[Stored items from a collection]
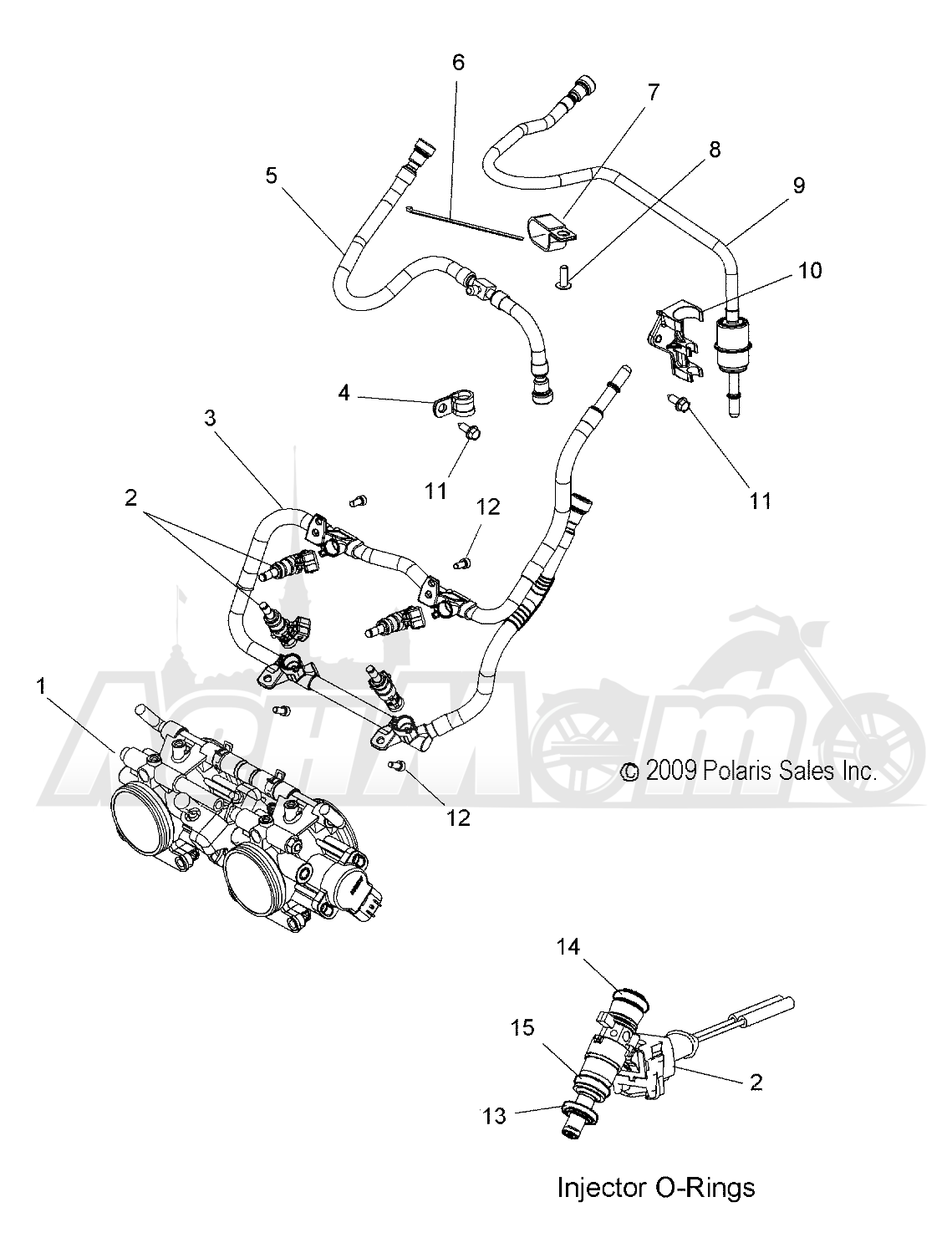 6
7
8
5
9
10
4
3
11
11
2
12
1
© 2009 Polaris Sales Inc.
12
14
15
2
13
Injector O-Rings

## Problem statement
Set down exactly the lines that begin with the one containing "Polaris Sales Inc." and end with the last line above, and no others.

## Your response
© 2009 Polaris Sales Inc.
12
14
15
2
13
Injector O-Rings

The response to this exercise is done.